A new study just released out of Stanford University found that just one out of every 100 doctors is responsible for 32 percent of medical malpractice payouts to patients. This comes from a comprehensive study of 15 years’ worth of cases. The New England Journal of Medicine reports that when a doctor has to pay out one claim, the chances are good that the same doctor will soon be paying out on another.  

Chief Author David Studdert of Stanford University also thinks people will be surprised that the claims are concentrated within a relatively small group of practitioners. Past studies on medical malpractice claims typically focused on a single insurer or a single state, and repeat offenders may have been able to avoid being tracked, by moving or switching insurers, Studdert said. “We have a kind of national all-encompassing window, so we should have been able to track the doctors wherever they go.”  

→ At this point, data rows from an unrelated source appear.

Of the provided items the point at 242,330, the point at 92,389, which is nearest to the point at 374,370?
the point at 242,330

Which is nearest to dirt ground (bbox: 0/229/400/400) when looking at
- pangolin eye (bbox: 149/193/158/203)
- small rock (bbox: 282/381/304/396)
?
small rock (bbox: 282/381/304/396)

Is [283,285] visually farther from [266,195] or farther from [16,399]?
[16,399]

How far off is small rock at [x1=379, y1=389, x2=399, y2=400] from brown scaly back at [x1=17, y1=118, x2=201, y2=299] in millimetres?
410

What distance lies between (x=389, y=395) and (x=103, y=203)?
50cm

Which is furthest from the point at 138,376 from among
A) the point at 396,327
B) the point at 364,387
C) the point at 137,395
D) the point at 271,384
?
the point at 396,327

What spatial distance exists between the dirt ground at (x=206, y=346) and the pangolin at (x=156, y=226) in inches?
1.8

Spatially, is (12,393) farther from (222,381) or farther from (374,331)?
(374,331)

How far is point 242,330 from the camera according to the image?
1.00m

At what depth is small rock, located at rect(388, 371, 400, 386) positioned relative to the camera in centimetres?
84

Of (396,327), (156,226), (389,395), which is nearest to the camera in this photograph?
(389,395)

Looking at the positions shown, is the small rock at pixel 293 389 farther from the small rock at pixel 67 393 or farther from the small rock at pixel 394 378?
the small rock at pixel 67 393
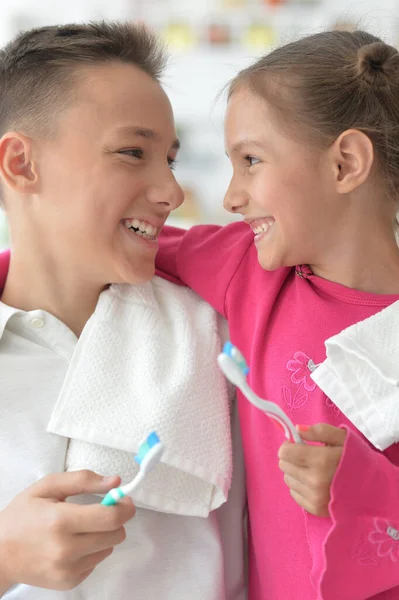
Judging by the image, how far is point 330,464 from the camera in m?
0.85

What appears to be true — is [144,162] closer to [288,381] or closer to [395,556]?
[288,381]

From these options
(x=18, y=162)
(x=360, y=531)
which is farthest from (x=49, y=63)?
(x=360, y=531)

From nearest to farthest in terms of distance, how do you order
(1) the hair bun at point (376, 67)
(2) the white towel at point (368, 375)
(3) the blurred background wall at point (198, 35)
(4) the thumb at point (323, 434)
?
1. (4) the thumb at point (323, 434)
2. (2) the white towel at point (368, 375)
3. (1) the hair bun at point (376, 67)
4. (3) the blurred background wall at point (198, 35)

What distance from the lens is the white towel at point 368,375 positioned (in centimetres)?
95

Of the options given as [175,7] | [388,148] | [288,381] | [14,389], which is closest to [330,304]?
[288,381]

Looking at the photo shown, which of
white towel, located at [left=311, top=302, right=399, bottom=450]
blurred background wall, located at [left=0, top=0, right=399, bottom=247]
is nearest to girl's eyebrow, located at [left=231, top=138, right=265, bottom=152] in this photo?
white towel, located at [left=311, top=302, right=399, bottom=450]

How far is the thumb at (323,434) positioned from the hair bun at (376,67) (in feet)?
1.83

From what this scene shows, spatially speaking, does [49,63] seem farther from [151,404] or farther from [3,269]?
[151,404]

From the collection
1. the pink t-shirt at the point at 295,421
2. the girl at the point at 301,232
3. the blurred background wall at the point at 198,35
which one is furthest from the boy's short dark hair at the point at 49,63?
the blurred background wall at the point at 198,35

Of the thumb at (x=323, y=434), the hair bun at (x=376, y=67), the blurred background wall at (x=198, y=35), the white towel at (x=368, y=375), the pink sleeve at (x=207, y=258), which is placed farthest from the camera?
the blurred background wall at (x=198, y=35)

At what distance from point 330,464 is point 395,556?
0.17 metres

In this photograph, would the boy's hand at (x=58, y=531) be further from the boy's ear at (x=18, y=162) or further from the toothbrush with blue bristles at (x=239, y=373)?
the boy's ear at (x=18, y=162)

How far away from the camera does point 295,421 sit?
102 centimetres

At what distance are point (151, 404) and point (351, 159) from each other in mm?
496
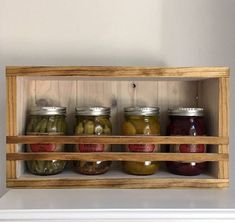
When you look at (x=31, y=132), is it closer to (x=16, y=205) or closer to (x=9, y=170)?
(x=9, y=170)

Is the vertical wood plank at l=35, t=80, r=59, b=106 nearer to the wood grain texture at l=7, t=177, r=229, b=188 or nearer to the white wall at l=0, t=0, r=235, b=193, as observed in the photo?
the white wall at l=0, t=0, r=235, b=193

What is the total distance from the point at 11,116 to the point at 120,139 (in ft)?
0.89

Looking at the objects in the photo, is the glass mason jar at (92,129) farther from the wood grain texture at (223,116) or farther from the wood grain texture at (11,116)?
the wood grain texture at (223,116)

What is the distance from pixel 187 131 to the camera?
0.94 metres

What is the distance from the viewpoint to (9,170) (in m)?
0.89

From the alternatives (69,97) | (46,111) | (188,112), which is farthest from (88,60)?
(188,112)

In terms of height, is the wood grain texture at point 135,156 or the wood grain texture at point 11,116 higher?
the wood grain texture at point 11,116

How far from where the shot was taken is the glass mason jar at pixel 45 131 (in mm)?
918

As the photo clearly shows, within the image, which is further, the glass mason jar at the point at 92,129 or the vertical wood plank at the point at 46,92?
the vertical wood plank at the point at 46,92

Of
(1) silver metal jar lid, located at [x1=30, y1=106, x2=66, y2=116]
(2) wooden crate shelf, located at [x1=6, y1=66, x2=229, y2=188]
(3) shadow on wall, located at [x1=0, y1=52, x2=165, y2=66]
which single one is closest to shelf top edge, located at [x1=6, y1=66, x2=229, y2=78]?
(2) wooden crate shelf, located at [x1=6, y1=66, x2=229, y2=188]

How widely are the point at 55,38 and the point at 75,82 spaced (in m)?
0.16

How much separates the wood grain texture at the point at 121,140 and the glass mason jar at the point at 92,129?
37 mm

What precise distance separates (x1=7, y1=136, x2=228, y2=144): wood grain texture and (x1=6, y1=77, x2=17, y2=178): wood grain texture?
2 centimetres

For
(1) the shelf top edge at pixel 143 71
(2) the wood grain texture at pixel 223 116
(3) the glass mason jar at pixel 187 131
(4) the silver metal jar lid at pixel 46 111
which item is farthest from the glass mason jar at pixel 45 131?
(2) the wood grain texture at pixel 223 116
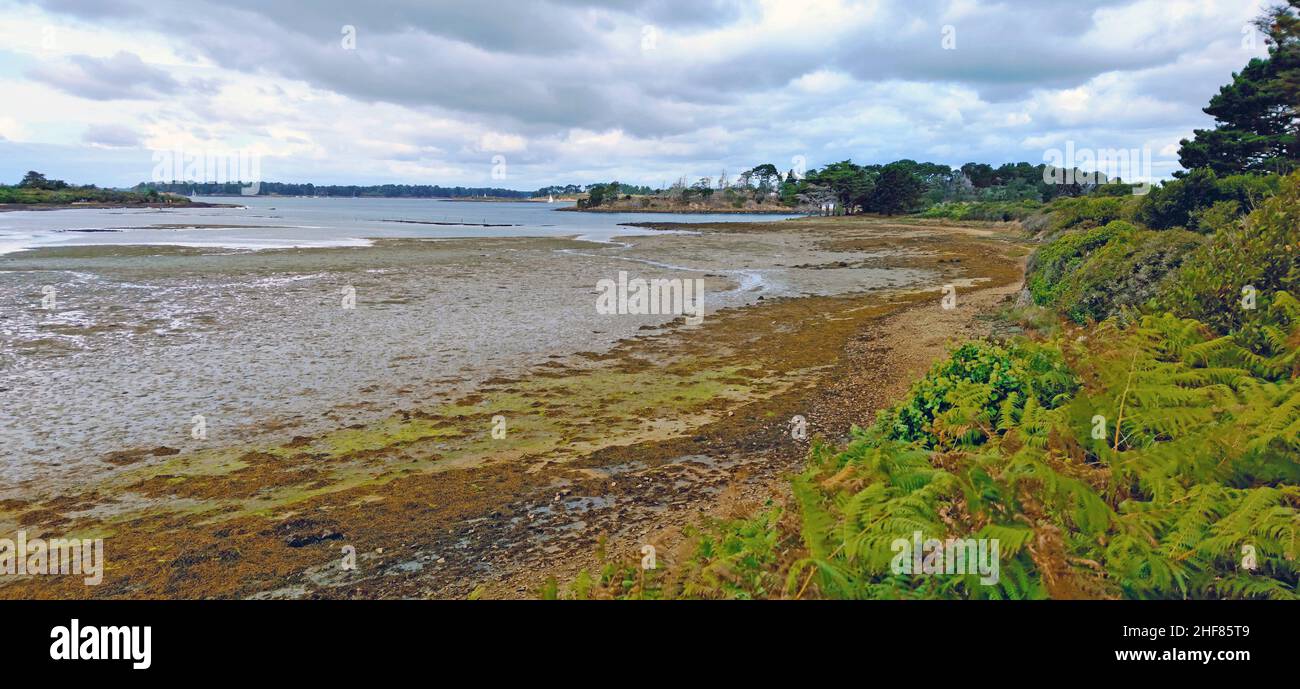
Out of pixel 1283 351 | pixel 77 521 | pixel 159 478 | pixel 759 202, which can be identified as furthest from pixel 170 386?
pixel 759 202

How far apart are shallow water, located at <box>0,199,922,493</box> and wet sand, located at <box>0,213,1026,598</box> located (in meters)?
0.70

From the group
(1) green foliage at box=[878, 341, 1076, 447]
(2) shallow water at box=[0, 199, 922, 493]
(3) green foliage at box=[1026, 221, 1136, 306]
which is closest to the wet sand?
(2) shallow water at box=[0, 199, 922, 493]

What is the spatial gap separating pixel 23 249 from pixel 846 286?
147 feet

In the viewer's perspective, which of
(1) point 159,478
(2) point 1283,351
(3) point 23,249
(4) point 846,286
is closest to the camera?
(2) point 1283,351

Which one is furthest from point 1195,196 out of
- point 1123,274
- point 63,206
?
point 63,206

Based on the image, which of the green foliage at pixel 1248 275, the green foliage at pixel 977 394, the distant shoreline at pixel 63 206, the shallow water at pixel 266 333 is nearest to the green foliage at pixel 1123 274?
the green foliage at pixel 1248 275

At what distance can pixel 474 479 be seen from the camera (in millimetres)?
8445

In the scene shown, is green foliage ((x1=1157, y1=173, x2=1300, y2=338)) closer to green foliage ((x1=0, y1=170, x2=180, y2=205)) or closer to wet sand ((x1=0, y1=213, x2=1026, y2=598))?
wet sand ((x1=0, y1=213, x2=1026, y2=598))

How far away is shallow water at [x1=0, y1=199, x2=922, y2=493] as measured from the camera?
34.4 feet

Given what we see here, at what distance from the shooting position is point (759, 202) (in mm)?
184375

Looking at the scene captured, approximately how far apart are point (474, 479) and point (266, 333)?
1174 centimetres

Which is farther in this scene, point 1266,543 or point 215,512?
point 215,512

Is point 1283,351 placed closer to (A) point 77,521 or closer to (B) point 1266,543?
(B) point 1266,543
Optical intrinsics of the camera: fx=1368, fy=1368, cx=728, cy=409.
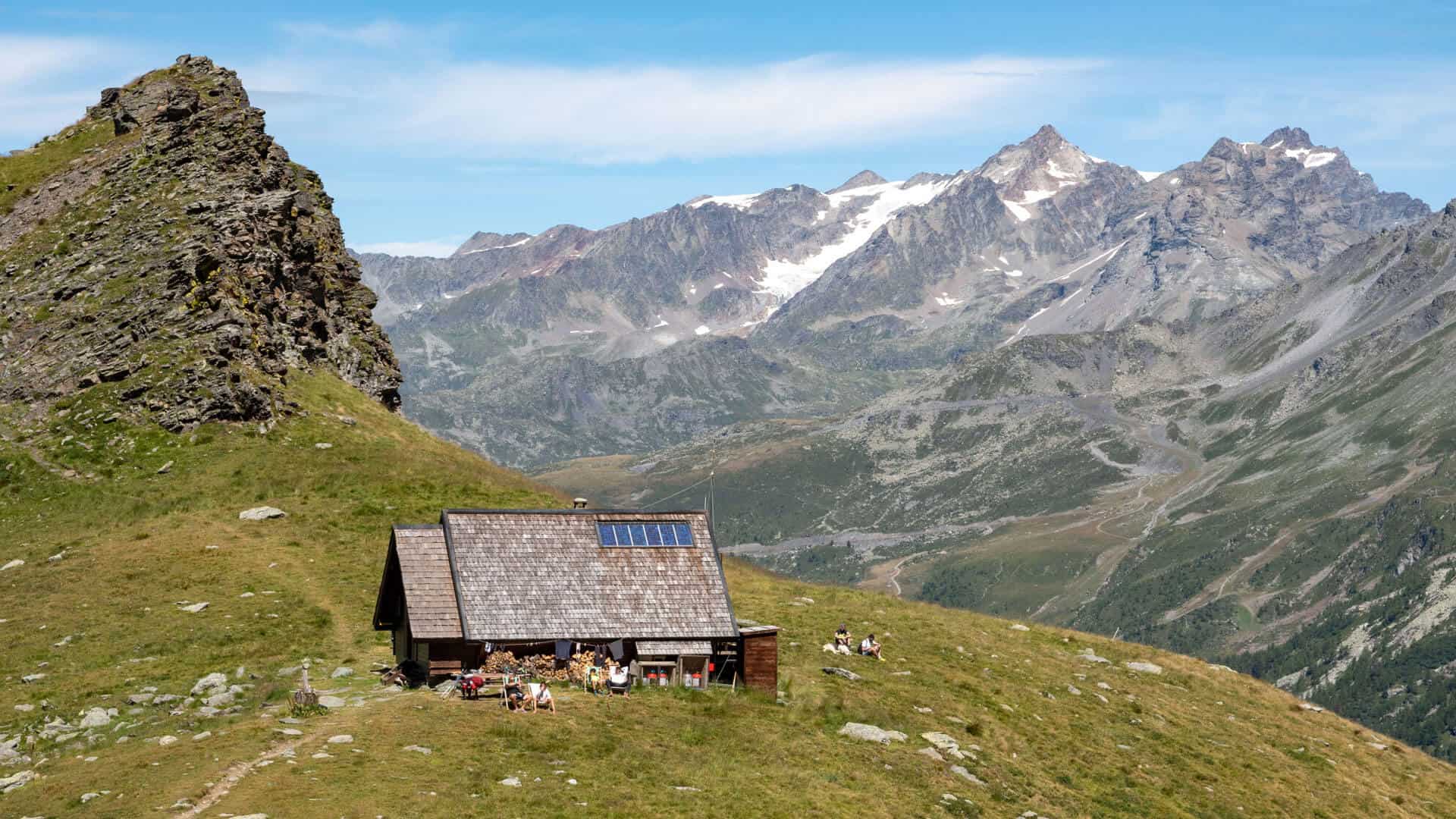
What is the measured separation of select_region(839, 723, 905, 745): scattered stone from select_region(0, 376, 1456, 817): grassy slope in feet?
2.18

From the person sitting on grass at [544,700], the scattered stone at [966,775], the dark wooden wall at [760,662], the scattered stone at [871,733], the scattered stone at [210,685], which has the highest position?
the scattered stone at [210,685]

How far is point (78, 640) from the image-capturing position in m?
54.9

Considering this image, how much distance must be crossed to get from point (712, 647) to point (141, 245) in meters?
61.6

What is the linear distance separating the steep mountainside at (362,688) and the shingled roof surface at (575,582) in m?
2.94

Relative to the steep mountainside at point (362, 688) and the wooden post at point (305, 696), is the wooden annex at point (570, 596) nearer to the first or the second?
the steep mountainside at point (362, 688)

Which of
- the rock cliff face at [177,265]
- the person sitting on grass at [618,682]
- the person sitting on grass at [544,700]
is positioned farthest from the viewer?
the rock cliff face at [177,265]

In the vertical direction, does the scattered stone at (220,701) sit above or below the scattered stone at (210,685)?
below

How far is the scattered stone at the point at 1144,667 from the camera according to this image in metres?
71.2

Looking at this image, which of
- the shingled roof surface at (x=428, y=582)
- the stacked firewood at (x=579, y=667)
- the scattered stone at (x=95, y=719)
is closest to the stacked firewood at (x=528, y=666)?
the stacked firewood at (x=579, y=667)

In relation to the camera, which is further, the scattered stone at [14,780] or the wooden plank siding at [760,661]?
the wooden plank siding at [760,661]

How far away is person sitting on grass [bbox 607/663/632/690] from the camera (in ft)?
167

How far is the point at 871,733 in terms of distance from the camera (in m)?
49.7

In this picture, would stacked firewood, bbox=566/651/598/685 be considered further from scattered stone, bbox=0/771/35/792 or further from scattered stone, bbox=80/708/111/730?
scattered stone, bbox=0/771/35/792

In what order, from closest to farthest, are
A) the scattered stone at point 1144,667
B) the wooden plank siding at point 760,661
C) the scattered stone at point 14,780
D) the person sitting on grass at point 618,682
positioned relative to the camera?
1. the scattered stone at point 14,780
2. the person sitting on grass at point 618,682
3. the wooden plank siding at point 760,661
4. the scattered stone at point 1144,667
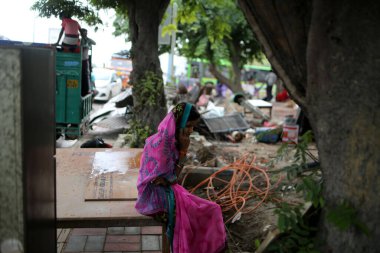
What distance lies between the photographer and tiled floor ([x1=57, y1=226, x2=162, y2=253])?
423cm

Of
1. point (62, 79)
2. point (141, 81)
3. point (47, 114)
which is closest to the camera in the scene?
point (47, 114)

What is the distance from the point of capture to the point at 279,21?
2.67m

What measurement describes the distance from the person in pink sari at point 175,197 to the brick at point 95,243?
1056 mm

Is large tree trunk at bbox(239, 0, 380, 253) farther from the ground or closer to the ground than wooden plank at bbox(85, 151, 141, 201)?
farther from the ground

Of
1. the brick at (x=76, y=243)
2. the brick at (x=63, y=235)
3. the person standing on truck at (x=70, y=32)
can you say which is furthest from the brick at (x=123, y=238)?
Answer: the person standing on truck at (x=70, y=32)

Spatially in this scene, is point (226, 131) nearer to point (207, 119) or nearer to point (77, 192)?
point (207, 119)

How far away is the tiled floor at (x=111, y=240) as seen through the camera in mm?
4227

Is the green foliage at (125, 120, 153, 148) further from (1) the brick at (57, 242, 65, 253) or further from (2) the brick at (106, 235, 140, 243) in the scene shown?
(1) the brick at (57, 242, 65, 253)

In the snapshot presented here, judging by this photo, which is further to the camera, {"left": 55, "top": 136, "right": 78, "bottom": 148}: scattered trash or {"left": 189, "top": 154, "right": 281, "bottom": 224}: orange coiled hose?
{"left": 55, "top": 136, "right": 78, "bottom": 148}: scattered trash

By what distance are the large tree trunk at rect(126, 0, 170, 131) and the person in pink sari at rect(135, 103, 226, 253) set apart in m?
4.01

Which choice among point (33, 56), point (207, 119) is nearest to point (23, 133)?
point (33, 56)

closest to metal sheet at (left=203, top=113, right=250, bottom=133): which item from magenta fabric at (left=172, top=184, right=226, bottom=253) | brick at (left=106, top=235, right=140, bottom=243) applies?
brick at (left=106, top=235, right=140, bottom=243)

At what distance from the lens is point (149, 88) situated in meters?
7.39

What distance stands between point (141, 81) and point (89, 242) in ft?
12.0
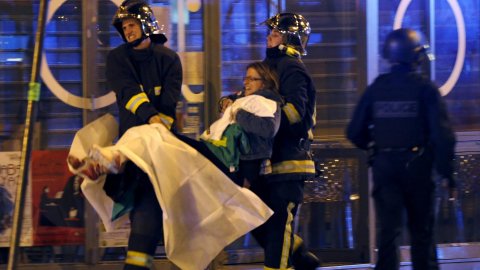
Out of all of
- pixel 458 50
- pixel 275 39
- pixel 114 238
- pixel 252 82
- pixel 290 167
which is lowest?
pixel 114 238

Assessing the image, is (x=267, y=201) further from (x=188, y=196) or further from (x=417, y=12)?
(x=417, y=12)

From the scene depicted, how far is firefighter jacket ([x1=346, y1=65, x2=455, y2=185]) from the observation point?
5.68m

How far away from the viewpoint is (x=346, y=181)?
24.3 ft

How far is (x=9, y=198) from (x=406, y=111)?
10.7 feet

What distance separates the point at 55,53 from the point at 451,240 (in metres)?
3.76

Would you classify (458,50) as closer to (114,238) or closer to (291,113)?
(291,113)

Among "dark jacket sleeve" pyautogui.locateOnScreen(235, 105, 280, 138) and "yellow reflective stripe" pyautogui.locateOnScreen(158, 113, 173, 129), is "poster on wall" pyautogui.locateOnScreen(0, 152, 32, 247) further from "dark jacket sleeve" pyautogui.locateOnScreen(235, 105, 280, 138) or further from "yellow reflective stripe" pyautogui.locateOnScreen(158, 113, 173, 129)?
"dark jacket sleeve" pyautogui.locateOnScreen(235, 105, 280, 138)

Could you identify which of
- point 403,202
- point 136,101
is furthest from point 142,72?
point 403,202

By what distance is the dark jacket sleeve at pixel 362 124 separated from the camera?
5871 mm

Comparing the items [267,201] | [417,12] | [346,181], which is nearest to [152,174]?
[267,201]

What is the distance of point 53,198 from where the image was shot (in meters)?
6.97

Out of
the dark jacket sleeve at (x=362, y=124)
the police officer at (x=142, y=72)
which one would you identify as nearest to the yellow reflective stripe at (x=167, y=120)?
the police officer at (x=142, y=72)

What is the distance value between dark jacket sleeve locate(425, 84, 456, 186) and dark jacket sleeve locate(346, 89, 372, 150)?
40 centimetres

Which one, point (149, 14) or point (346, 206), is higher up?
point (149, 14)
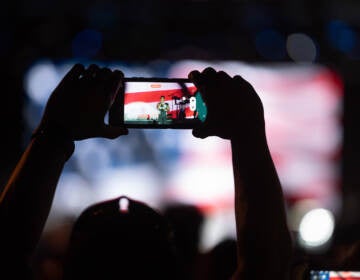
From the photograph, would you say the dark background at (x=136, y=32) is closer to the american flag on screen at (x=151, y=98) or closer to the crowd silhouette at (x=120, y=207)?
the american flag on screen at (x=151, y=98)

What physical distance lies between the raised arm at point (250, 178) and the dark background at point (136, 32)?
8.14 feet

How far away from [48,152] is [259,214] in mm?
270

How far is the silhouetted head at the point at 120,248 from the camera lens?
0.54 metres

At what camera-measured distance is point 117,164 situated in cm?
328

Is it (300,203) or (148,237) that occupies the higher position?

Studdert’s team analyzed 66,426 medical malpractice claims paid against 54,099 doctors from 2005 to 2014. The study shows that it may be predictable to know which doctors are more likely to have medical malpractice claims. If problem docs can be identified, it may be possible to get them into programs designed to improve their practice and help them avoid future claims.   

According to the Journal of Patient Safety, medical malpractice is the third leading cause of death in this country behind heart disease and cancer. This staggering statistic does not include those who suffer life-altering, permanent injuries because of medical malpractice or medical negligence. These medical errors by medical treaters and hospitals can undoubtedly be decreased by holding them financially accountable for their conduct. Unfortunately, studies show that approximately 90 percent of medical malpractice incidents go unreported.